Now there is one word in the extended vocabulary of barrack-room abuse that cannot pass without comment. You may call a man a thief and risk nothing. You may even call him a coward without finding more than a boot whiz past your ear, but you must not call a man a bastard unless you are prepared to prove it on his front teeth.

“You might ha’ kep’ that till I wasn’t so sore,” said Lew sorrowfully, dodging round Jakin’s guard.

“I’ll make you sorer,” said Jakin genially, and got home on Lew’s alabaster forehead. All would have gone well and this story, as the books say, would never have been written, had not his evil fate prompted the Bazar-Sergeant’s son, a long, employless man of five-and-twenty, to put in an appearance after the first round. He was eternally in need of money, and knew that the boys had silver.

“Fighting again,” said he. “I’ll report you to my father, and he’ll report you to the Colour-Sergeant.”

“What’s that to you?” said Jakin with an unpleasant dilation of the nostrils.

“Oh! nothing to me. You’ll get into trouble, and you’ve been up too often to afford that.”
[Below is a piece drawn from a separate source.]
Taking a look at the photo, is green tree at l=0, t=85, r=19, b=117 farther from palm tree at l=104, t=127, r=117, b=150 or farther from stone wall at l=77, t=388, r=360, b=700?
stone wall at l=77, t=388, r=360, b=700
“What the Hell do you know about what we’ve done?” asked Lew the Seraph. “You aren’t in the Army, you lousy, cadging civilian.”

He closed in on the man’s left flank.

“Jes’ ‘cause you find two gentlemen settlin’ their diff’rences with their fistes you stick in your ugly nose where you aren’t wanted. Run ‘ome to your ‘arf-caste slut of a Ma — or we’ll give you what-for,” said Jakin.

The man attempted reprisals by knocking the boys’ heads together. The scheme would have succeeded had not Jakin punched him vehemently in the stomach, or had Lew refrained from kicking his shins. They fought together, bleeding and breathless, for half an hour, and, after heavy punishment, triumphantly pulled down their opponent as terriers pull down a jackal.

“Now,” gasped Jakin, “I’ll give you what-for.” He proceeded to pound the man’s features while Lew stamped on the outlying portions of his anatomy. Chivalry is not a strong point in the composition of the average drummer-boy. He fights, as do his betters, to make his mark.

Ghastly was the ruin that escaped, and awful was the wrath of the Bazar-Sergeant. Awful too was the scene in Orderly-room when the two reprobates appeared to answer the charge of half-murdering a “civilian.” The Bazar-Sergeant thirsted for a criminal action, and his son lied. The boys stood to attention while the black clouds of evidence accumulated.

“You little devils are more trouble than the rest of the Regiment put together,” said the Colonel angrily. “One might as well admonish thistledown, and I can’t well put you in cells or under stoppages. You must be birched again.”

“Beg y’ pardon, Sir. Can’t we say nothin’ in our own defence, Sir?” shrilled Jakin.

“Hey! What? Are you going to argue with me?” said the Colonel.

“No, Sir,” said Lew. “But if a man come to you, Sir, and said he was going to report you, Sir, for ‘aving a bit of a turn-up with a friend, Sir, an’ wanted to get money out o’ you, Sir-”

The Orderly-room exploded in a roar of laughter. “Well?” said the Colonel.

“That was what that measly jarnwar there did, Sir, and ‘e’d ‘a’ done it, Sir, if we ‘adn’t prevented ‘im. We didn’t ‘it ‘im much, Sir. ‘E ‘adn’t no manner o’ right to interfere with us, Sir. I don’t mind bein’ birched by the Drum-Major, Sir, nor yet reported by any Corp’ral, but I’m — but I don’t think it’s fair, Sir, for a civilian to come an’ talk over a man in the Army.”

A second shout of laughter shook the Orderly-room, but the Colonel was grave.

“What sort of characters have these boys?” he asked of the Regimental Sergeant-Major.